• _SHORT PROBLEM_: Repeat each of the following records word for word.

━━━━━ RECORD LIST

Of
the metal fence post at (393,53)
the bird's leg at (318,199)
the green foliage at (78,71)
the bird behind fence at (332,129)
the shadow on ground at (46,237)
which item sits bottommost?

━━━━━━━━━━

• _SOLUTION TO THIS TASK_:
Of
the metal fence post at (393,53)
the bird's leg at (318,199)
the green foliage at (78,71)
the bird behind fence at (332,129)
the shadow on ground at (46,237)
which item sits bottommost?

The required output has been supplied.